Mantan wapres Hamzah Haz, Ktua MPR RI, dan sejumlah elite DPR,
termasuk tokoh ormas Islam, kesemuanya ini sama sekali tidak mewakili
jabatan apapun juga kecuali mewakili ormas Islam atau agama Islamnya
saja sebagai kepercayaannya, mereka tidak mewakili jabatan
pemerintahan meskipun anda menyebutkan jabatan2nya dulu yang pernah
dijabatnya.

Hal ini mudah kita pahami, bahwa Rakyat yang sekarang telah memilih
SBY dan mempercayakan nasib dan keselamatan mereka kepada pemimpin
yang dipilihnya.  Sedangkan nama2 yang anda disebut diatas bukan
pilihan rakyat, mereka cukup mewakili pribadi, ormas atau agamanya
saja.  Karena pemerintah yang melaksanakan roda pemerintahan adalah
badan executive yang berwenang dimana presiden adalah pimpinan yang
tertinggi.

Masalah pengamanan terhadap tamu agung, wajar dilakukan sebagai
tanggung jawab SBY yang mengundang beliau Mr.Bush.  Namun apakah
berlebihan atau kurang, hal ini penilaiannya tak bisa dilakukan oleh
bekas wartawan yang telah dipecat karena tak punya kualitas
kewartawanannya, atau bekas wapres yang sudah ditendang rakyat karena
tak mampu menunjukkan kemampuannya sewaktu bertugas, jadi yang berhak
menilai masalah security adalah pemimpin security itu sendiri yang
dalam hal ini Mabes ABRI.



> Jika kita mau jujur, kedatangan Bush ke kota hujan ini terasa amat 
> merepotkan.
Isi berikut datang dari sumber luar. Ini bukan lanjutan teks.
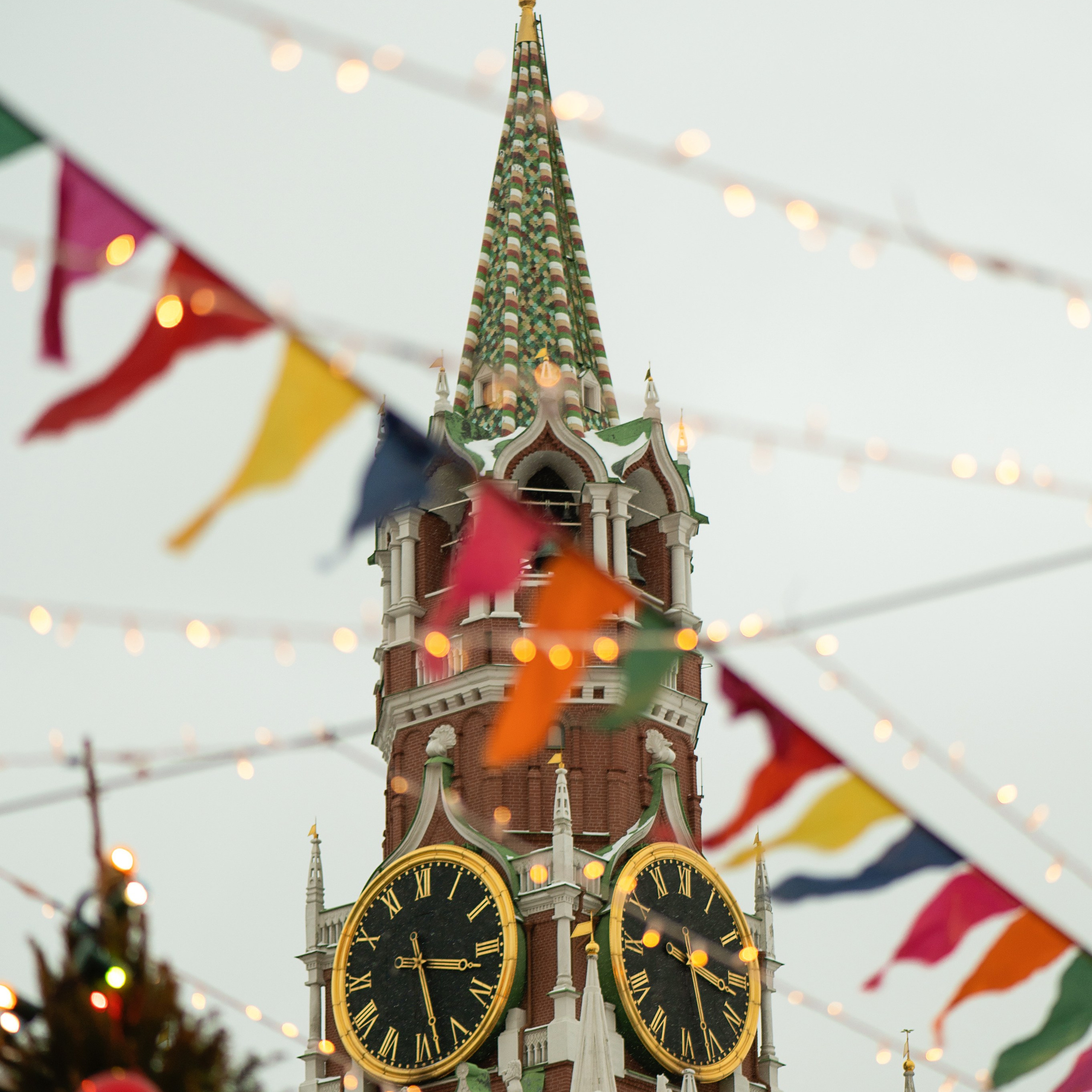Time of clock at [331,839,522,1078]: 3:28
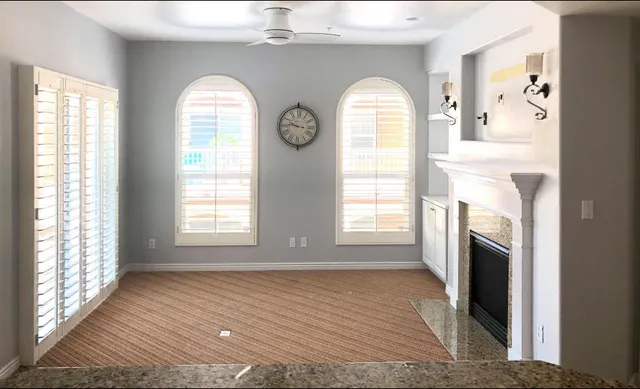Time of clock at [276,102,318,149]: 9:45
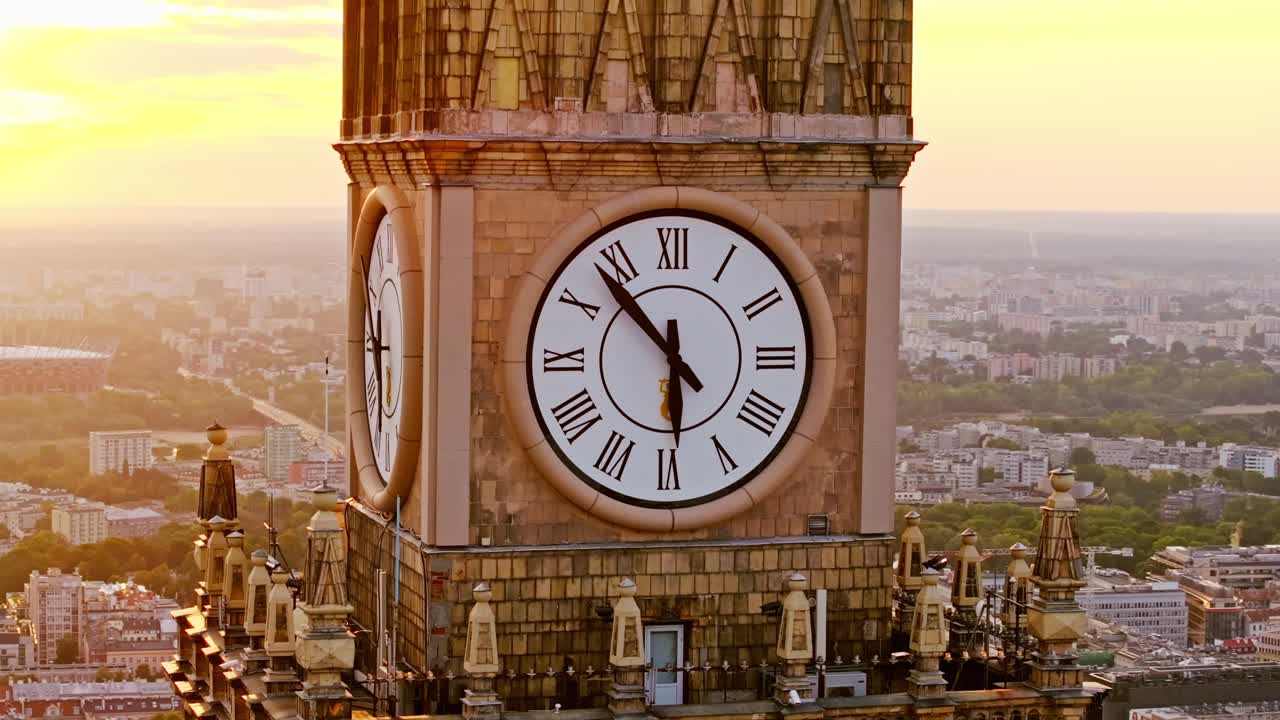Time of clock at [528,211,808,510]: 5:53
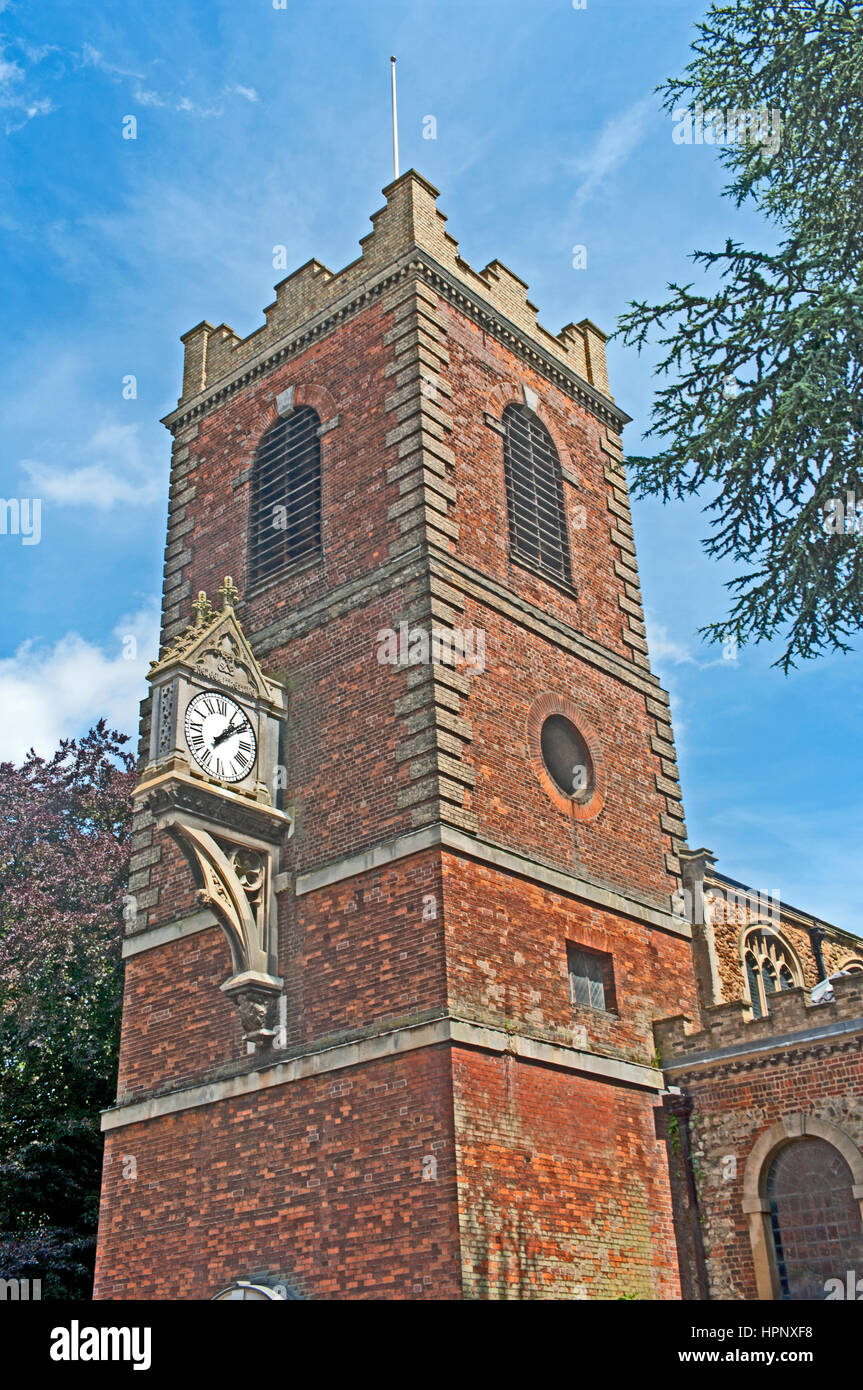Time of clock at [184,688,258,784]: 1:08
Lingkungan Istana Bogor yang menjadi lokasi kunjungan 
> Bush, misalnya, berubah super sibuk.



Waaah....  kalo kita juga jujur, masalah repot itu bukan urusan yang
cuma nonton, selama mereka masih mau repot untuk menyambut tamunya
yang bukan tamu anda, kenapa harus disalahkan?  Repot atau tidak sama
sekali bukan urusan tamunya, tapi urusan tuan rumah yang
mengundangnya.  Ibarat seorang wanita gadis yang mengundang pacarnya
untuk diperkenalkan kepada orang tuanya, tentu gadis ini bersedia
untuk repot untuk menampilkan rasa simpati dihati orang tuanya dan
juga memperbesar rasa cinta dari pacarnya selain sigadis itu juga
bermaksud menunjukkan rasa cintanya kepada pacarnya itu.  Itu khan
cuma option yang menjadi hak si gadis itu, dan dalam hal kunjungan
Bush, SBY sendiri wajar kalo berskipa seperti sang gadis agar bisa
cepat selekasnya bisa ber-sama2 hidup menghadapi tantangan yang datang
dari terorisme secara ber-sama2, bahu membahu saling mempercayainya.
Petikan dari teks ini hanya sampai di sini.